Spatial relation data>
========
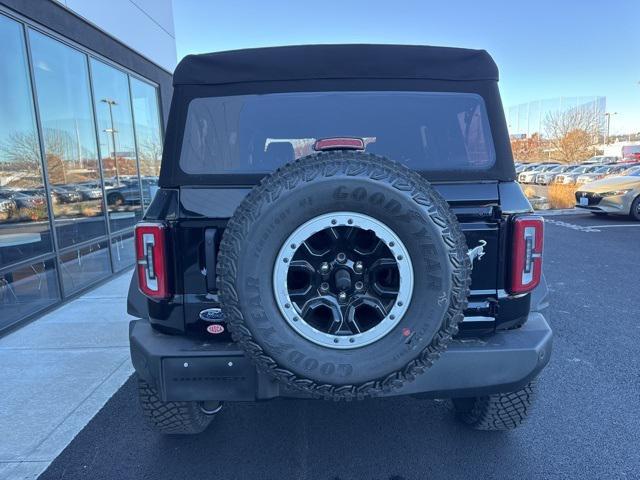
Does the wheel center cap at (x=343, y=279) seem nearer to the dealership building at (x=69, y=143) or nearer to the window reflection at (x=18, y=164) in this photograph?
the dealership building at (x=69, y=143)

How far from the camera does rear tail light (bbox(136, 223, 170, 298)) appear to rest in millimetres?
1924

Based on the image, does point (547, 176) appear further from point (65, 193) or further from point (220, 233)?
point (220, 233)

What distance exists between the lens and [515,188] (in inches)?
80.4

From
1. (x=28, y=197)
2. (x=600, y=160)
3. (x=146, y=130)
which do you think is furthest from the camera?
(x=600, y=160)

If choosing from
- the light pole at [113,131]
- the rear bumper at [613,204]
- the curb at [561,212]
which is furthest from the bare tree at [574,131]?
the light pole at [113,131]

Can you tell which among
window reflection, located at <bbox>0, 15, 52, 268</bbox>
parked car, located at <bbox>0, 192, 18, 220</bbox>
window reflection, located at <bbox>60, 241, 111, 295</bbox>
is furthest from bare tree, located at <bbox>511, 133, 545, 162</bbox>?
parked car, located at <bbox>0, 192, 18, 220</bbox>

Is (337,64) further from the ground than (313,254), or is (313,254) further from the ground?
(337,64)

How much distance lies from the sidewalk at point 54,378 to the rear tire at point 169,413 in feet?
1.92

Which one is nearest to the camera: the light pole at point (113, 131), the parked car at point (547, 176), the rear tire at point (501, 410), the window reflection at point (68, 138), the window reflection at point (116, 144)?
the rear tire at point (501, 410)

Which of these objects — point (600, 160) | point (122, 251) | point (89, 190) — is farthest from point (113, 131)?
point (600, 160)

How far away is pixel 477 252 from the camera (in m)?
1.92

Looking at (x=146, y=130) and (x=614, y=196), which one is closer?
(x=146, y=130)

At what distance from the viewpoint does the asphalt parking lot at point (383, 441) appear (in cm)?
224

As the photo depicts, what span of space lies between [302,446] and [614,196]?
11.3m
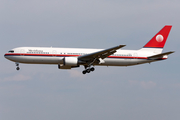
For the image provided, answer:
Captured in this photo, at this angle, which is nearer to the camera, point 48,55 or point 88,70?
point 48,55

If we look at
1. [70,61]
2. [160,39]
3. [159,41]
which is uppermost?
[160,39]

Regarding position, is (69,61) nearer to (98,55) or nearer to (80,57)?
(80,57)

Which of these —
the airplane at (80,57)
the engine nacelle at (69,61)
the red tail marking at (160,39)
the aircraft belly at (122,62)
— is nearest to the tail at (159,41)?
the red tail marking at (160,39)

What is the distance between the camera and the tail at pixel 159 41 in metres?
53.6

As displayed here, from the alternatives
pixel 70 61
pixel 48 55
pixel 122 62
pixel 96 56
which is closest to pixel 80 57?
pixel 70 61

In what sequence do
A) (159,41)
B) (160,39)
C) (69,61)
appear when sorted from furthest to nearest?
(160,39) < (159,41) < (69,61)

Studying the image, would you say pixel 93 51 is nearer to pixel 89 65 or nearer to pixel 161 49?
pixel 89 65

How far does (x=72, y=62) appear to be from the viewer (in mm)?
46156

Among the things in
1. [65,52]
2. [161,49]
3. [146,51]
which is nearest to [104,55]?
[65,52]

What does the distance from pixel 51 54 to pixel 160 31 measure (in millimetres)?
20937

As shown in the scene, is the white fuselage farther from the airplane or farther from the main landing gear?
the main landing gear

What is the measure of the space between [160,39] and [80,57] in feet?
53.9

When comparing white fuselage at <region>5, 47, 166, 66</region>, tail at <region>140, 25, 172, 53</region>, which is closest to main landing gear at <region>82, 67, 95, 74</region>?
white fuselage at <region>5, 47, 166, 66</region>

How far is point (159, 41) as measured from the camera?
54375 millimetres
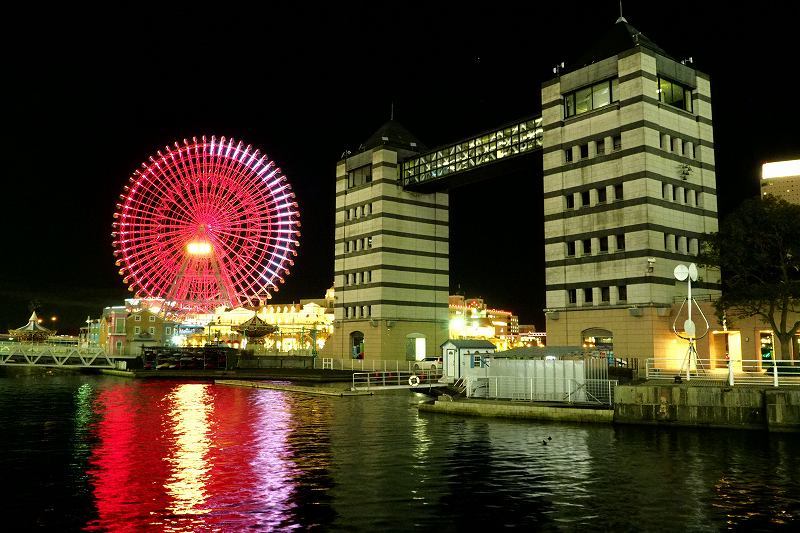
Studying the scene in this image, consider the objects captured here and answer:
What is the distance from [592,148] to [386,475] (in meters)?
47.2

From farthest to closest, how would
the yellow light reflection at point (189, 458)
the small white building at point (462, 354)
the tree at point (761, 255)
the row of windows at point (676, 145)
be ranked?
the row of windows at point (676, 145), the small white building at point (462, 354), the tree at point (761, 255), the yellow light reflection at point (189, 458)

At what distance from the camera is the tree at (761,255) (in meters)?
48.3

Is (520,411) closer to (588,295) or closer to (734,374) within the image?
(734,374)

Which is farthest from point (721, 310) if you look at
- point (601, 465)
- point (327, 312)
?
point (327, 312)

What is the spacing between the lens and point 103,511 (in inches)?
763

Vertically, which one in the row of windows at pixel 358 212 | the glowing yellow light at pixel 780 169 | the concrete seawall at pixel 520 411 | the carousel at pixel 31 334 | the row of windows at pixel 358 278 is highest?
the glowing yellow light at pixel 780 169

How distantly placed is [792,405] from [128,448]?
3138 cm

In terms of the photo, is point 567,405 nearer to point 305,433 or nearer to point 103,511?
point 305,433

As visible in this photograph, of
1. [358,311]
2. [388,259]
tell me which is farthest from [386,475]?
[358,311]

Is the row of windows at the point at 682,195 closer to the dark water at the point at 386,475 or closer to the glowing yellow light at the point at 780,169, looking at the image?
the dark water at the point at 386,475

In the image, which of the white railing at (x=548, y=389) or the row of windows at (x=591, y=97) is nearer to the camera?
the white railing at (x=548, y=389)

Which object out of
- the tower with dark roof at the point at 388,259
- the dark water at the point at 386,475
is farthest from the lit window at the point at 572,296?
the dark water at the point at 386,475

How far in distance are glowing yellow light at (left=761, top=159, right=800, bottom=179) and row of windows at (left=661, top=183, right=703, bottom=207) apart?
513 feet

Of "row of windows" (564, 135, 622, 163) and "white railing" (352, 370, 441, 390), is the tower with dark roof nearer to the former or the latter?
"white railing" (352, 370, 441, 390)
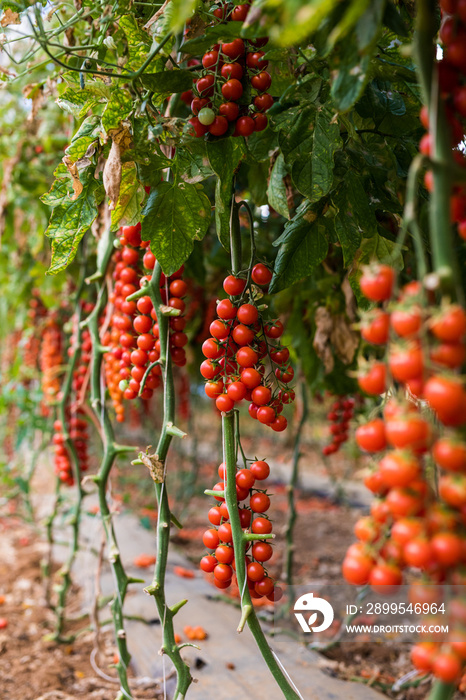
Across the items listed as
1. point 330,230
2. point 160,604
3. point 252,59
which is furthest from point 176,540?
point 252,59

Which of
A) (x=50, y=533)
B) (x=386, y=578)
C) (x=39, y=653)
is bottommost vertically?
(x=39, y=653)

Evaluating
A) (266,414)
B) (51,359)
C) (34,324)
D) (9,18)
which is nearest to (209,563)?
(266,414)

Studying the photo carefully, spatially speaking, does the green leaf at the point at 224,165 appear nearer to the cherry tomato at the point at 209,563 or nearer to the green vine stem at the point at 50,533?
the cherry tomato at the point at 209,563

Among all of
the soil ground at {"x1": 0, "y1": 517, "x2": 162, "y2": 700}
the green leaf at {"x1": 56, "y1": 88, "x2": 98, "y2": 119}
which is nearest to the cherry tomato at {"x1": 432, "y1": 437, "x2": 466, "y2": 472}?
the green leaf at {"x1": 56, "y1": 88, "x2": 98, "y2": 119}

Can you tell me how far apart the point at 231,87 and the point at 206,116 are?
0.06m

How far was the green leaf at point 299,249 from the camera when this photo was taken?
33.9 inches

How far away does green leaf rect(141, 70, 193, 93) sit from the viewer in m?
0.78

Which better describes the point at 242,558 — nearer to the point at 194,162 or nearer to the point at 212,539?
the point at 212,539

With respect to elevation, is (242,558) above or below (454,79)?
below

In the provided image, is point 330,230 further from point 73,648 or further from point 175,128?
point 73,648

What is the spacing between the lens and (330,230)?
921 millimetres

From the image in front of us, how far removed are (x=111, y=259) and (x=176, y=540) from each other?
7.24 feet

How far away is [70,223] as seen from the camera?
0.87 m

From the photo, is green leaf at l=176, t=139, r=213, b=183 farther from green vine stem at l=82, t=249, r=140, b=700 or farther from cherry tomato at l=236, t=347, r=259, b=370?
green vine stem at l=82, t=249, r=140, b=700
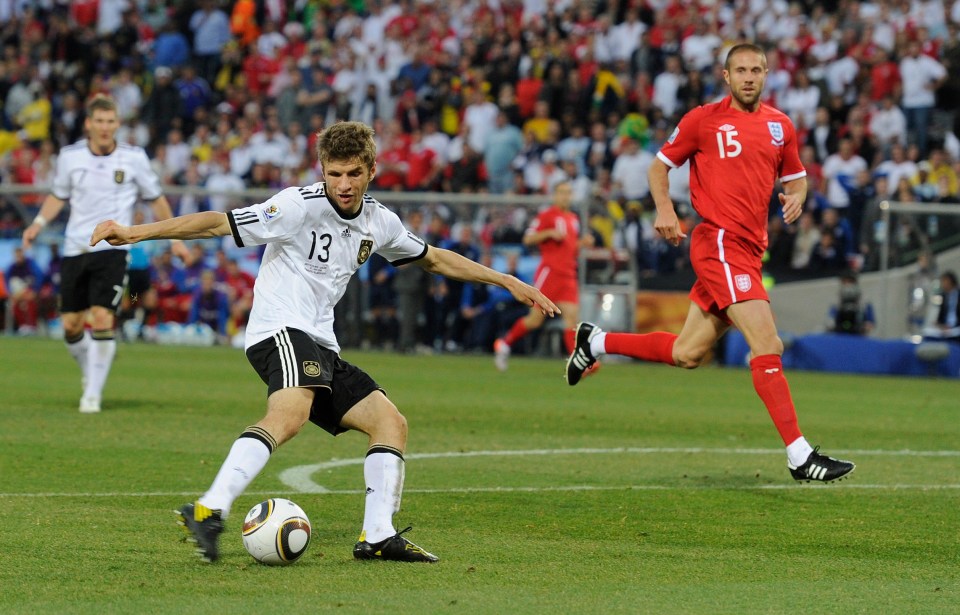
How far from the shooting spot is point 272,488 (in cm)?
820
========
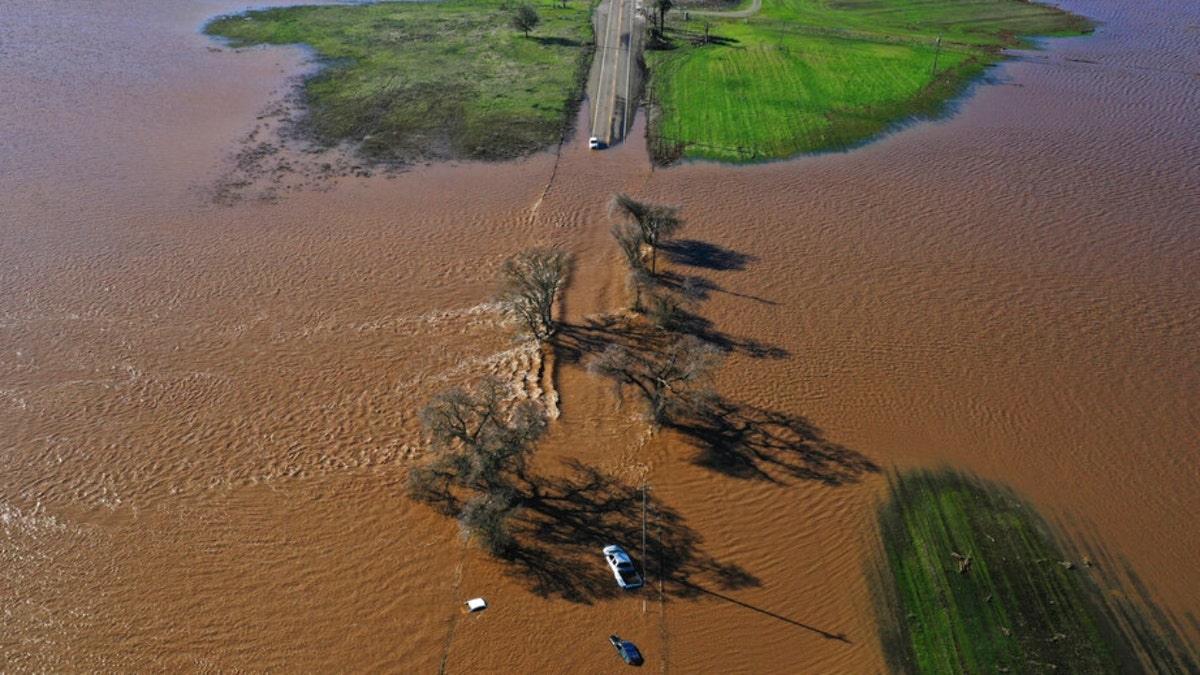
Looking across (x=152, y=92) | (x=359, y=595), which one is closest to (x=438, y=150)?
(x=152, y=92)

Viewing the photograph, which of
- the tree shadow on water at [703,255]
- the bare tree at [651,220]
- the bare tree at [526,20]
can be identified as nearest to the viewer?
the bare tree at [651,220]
========
Description of the task> Gather every row above that contains the word "windows". Case counts.

Task answer>
the row of windows at point (676, 145)
the row of windows at point (676, 145), the small white building at point (462, 354), the tree at point (761, 255), the yellow light reflection at point (189, 458)
Vertically, which one in the row of windows at pixel 358 212 | the glowing yellow light at pixel 780 169 | the concrete seawall at pixel 520 411 | the carousel at pixel 31 334 | the row of windows at pixel 358 278 is highest?
Is the row of windows at the point at 682,195 closer to the dark water at the point at 386,475 or closer to the glowing yellow light at the point at 780,169, looking at the image?
In the image, which of the white railing at (x=548, y=389) or the row of windows at (x=591, y=97) is nearer to the camera?
How far in distance are glowing yellow light at (left=761, top=159, right=800, bottom=179) and row of windows at (left=661, top=183, right=703, bottom=207) apart?
Of "row of windows" (564, 135, 622, 163) and "white railing" (352, 370, 441, 390), is the tower with dark roof nearer to the former or the latter?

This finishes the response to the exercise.